### Stated exercise 1
According to the tire rotation guide, after how many miles do many manufacturers recommend rotating your tires?
### Stated exercise 2
Continue the tire rotation guide from its last sentence.

TIRE ROTATION PATTERN GUIDE

Although the procedure may seem confusing at first, tire rotations are easy enough for most drivers to tackle on their own.

Benefits of Rotating Your Tires

Regular tire rotations are the best way to make sure your tires live a long and healthy life. Tire rotations are inexpensive to have performed, but you can save some money by acquiring (or borrowing) a few tools and doing it yourself.

When or How Often to Rotate Your Tires

There are two ways to approach when to rotate your tires:
  1. Have a look at your owner’s manual and find the manufacturer’s recommended tire rotation interval. Many manufacturers recommend rotating your tires after 5,000 miles. Drivers adhering to a maintenance schedule can simply have their tires rotated during every other oil change.
  2. The other school of thought is to visually inspect your tires on a regular basis and rotate them when the fronts or rears begin to show uneven wear.
Your best bet is to follow the manufacturer’s recommendations outlined in your owner’s manual.

Tire Rotation Tools

Although tire rotations are among the least expensive services offered at many repair shops, many savvy drivers choose to rotate their own tires to save even more money on their car or truck’s maintenance.

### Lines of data
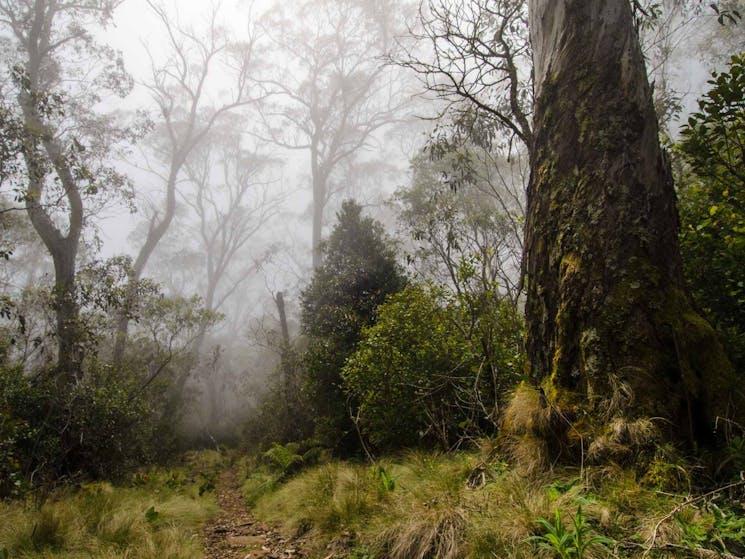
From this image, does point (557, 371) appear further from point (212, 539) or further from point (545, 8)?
point (212, 539)

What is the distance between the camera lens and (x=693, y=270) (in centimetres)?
407

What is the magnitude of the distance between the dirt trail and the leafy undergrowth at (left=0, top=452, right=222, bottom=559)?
0.19 m

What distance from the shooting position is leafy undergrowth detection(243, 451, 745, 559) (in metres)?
1.96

### Written answer 1
5,000 miles

### Written answer 2
Rotating your own tires requires a few automotive shop tools:
Impact Wrench
This can zip your lug-nuts off. In a pinch, you can slide your jack’s handle over a 1/2” drive ratchet with the appropriate socket attached. Impact wrenches come in a variety of types, but one of the most convenient to use is powered by your AC adapter socket, AKA the cigarette lighter. Note that the job can be performed without an impact wrench but there is much more effort involved.

Torque Wrench
This is used to verify that the torque on your lug nuts meets the manufacturer’s recommended torque specifications. 2 ton jack stands are more than sufficient for the vast majority of passenger cars, trucks, and SUVs.
Hydraulic Floor Jack
This will lift the car into the air, corner by corner. In a pinch, you may elect to use a scissor jack. A hydraulic floor jack is more stable than a scissor jack, as well as much easier to use. Another consideration is whether to go with a steel or aluminum jack. Aluminum floor jacks are easier to maneuver over rough surfaces and position in tight quarters.

Jack Stands
These are for suspending the car once it’s jacked up. Some use cinder blocks instead of jack stands, but we recommend using a proper set of jack stands to suspend your car or truck.
These are among the first tools DIYers tend to purchase after deciding to save money by performing their own mechanical work. We’ll go over how to use these tools, as well as their more labor-intensive substitutes, a little later.

Can You Use the Spare or Donut?

Some vehicles have a full-sized spare that is identical to the other four wheels. Most vehicles, however, do not have a full size spare.

You may elect to “rotate in” a full sized spare. The best way to tell if you have one is to have a look at your spare tire. If it looks the same as the other wheels and tires on your vehicle and is the same brand and size, then it’s safe to rotate it in during your next tire rotation.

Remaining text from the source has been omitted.